From here the plot slowly begins to corkscrew. After they ingratiate themselves to Penelope -- albeit not entirely according to plan -- Bloom, Stephen and Stephen's girlfriend/explosives expert Bang Bang (Rinko Kikuchi, who may or may not have a "no speaking" clause in her contracts for Western films) "reveal" themselves to be art smugglers, aware that the reclusive Penelope will be intrigued enough to follow them around.
There's always a danger when you can see actors having fun with their roles; occasionally the sense of fun can add to a film's sense of whimsy, but if we're meant to take the story seriously it can break the audience's connection to the narrative. Despite the lightweight feel of The Brothers Bloom, it's trying to work as a complex caper, yet the glee evident on the actors' faces is a delight. Ruffalo is terrific as the rakish confidence man, almost always unflappable even when plans go so wrong as a miniature diversion inadvertently blows out the wall of a basilica (well, he at least places his face in his palm on that one). Brody is an underrated straight man, and he's the closest thing the film has to a believable character. By far the most interesting, however, is Weisz: Penelope comes alive with the gang, and she proves a capable companion. In the film's best scene, she infiltrates that basilica that accidentally blew up, and when the chief of police captures her on the way out with a stolen book she manages to convince him to let her go (she even keeps the prize). When she discovers the truth of her new friends' intentions, the look of confusion morphing into pain, balanced with a slight willingness to overlook this betrayal to keep her buddies, is heartbreaking.
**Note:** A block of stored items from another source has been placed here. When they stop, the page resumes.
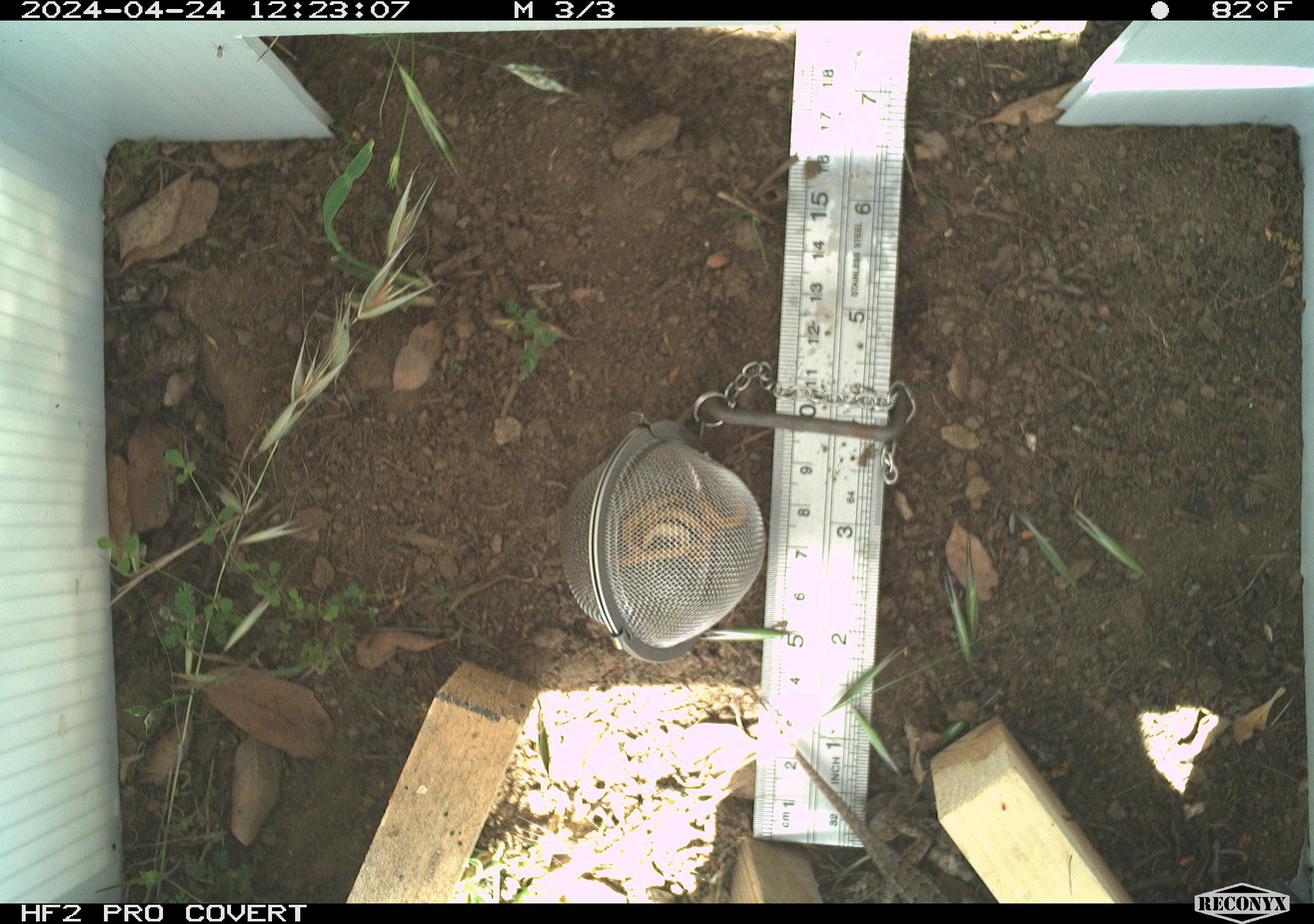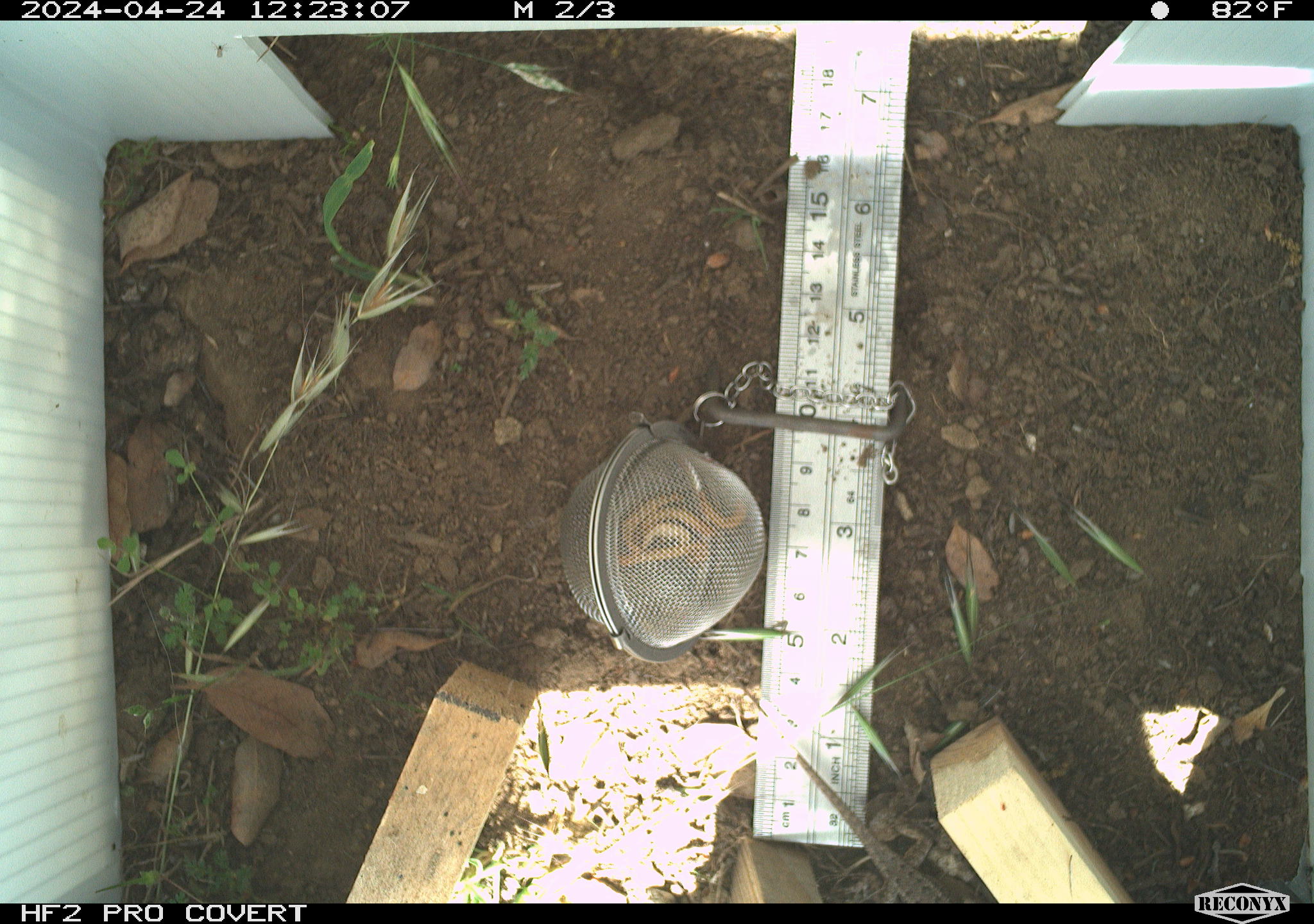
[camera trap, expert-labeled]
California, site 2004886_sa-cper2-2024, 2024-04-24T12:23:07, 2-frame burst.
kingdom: Animalia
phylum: Chordata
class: Reptilia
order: Squamata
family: Phrynosomatidae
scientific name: Phrynosomatidae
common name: north american spiny lizards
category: sceloporus/uta species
Sceloporus/uta species (north american spiny lizards) (Phrynosomatidae).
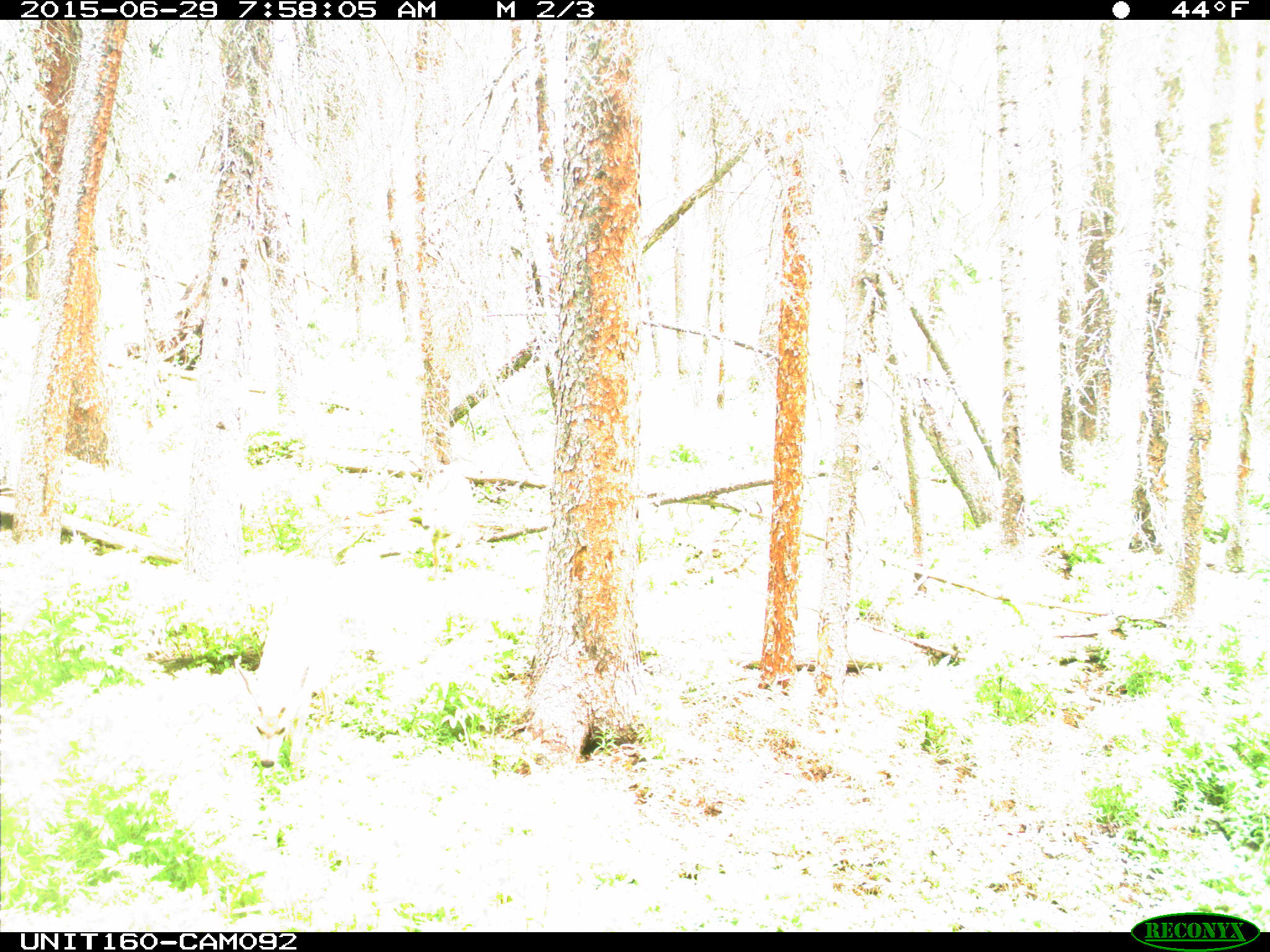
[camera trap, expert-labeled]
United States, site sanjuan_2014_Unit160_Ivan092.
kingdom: Animalia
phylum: Chordata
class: Mammalia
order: Artiodactyla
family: Cervidae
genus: Odocoileus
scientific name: Odocoileus hemionus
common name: mule deer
Odocoileus hemionus (mule deer).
These actors are so interesting, in fact, that they manage to keep up interest long after the plot loses all grasp on self-control. Johnson crams every twist he possibly can into two hours, yet he has a shoddy feel for pacing. The Brothers Bloom moves it fits and spurts, lingering in some areas so Johnson can waste our time with beautiful yet arbitrary and ancillary shots of the surrounding area -- admittedly, one must admire how he visited all these gorgeous locations and kept the budget at $20 million. Then, we he hits upon a section of the story that deserves closer attention, Johnson leaps ahead, preferring to move to the next batch of exposition rather than focus on any emotional impact of all the double crosses. By the time "one last job" becomes a precursor to the real farewell gig which leads to yet another con, whatever technical expertise exists in the script is wholly irrelevant to the sense of ennui even the punchiest script can create when it gives you no sure footing with anything. I'm not asking for a cut-and-dry narrative without surprises, but this gang embarked on more farewell gigs than KISS.
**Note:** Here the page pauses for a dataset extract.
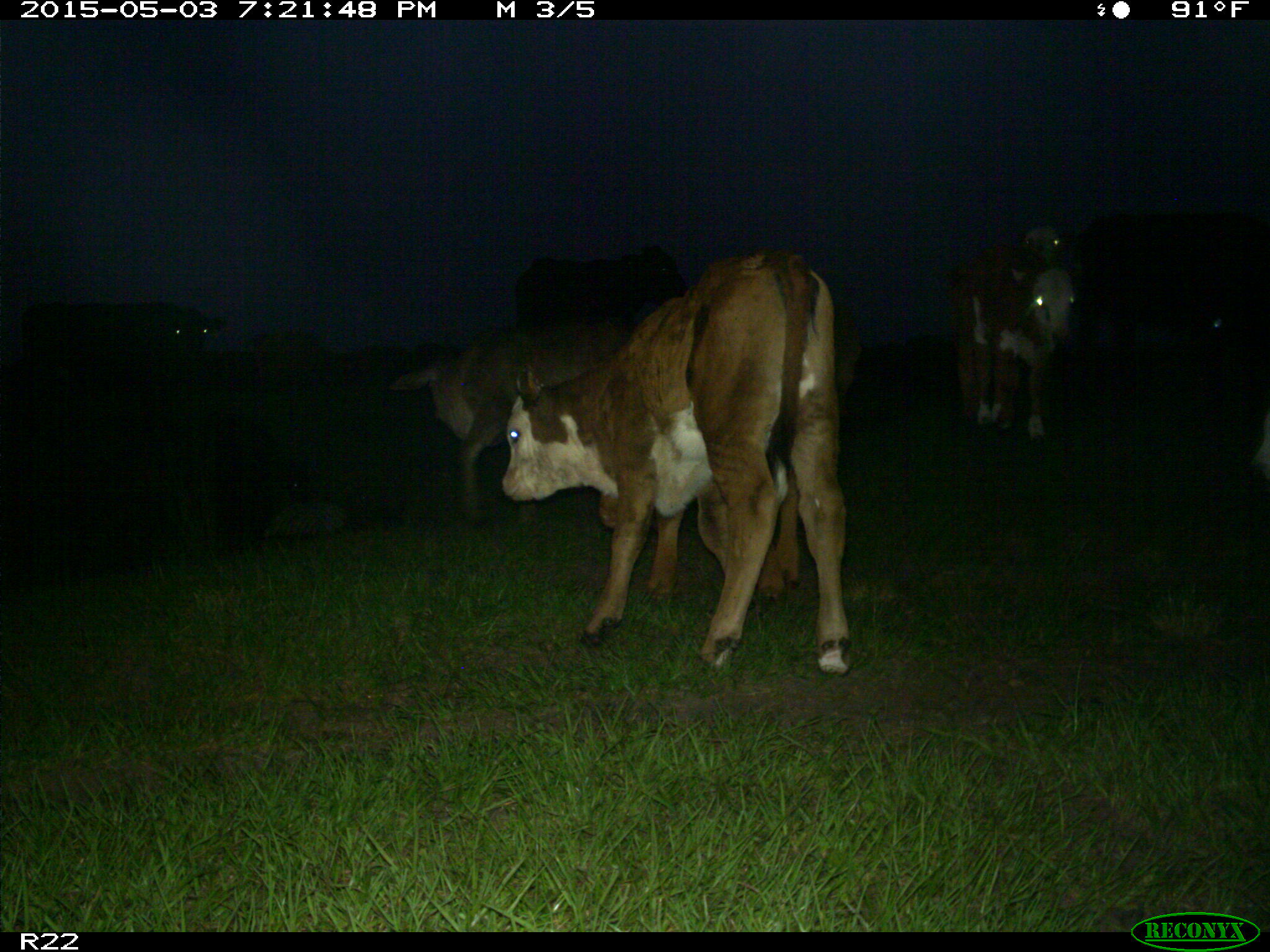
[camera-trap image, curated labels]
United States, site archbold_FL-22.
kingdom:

Roger Ebert compared the too-smug feel of the film to Wes Anderson's bloated and listless The Life Aquatic With Steve Zissou, a comparison I find rather fitting: both demonstrate visually striking artists whose hip characters and exacting camerawork and set design are let loose without restraint, a soulless display of technique that deceptively flirts with greatness on a surface level but reveals its emptiness upon even a cursory inspection. I confess that I found Brody, Kikuchi, Ruffalo and Weisz so entertaining that I didn't terribly mind that my time had been wasted -- I should also mention the great Robbie Coltrane, who makes the wholly unnecessary character of "The Belgian" a welcome edition with his natural and charmingly overbearing screen presence -- but The Brothers Bloom is clearly the work of an artist who still has some growing to do. If Johnson can put his considerable talents toward a story with some degree of human connection, he might just morph into a formidable force.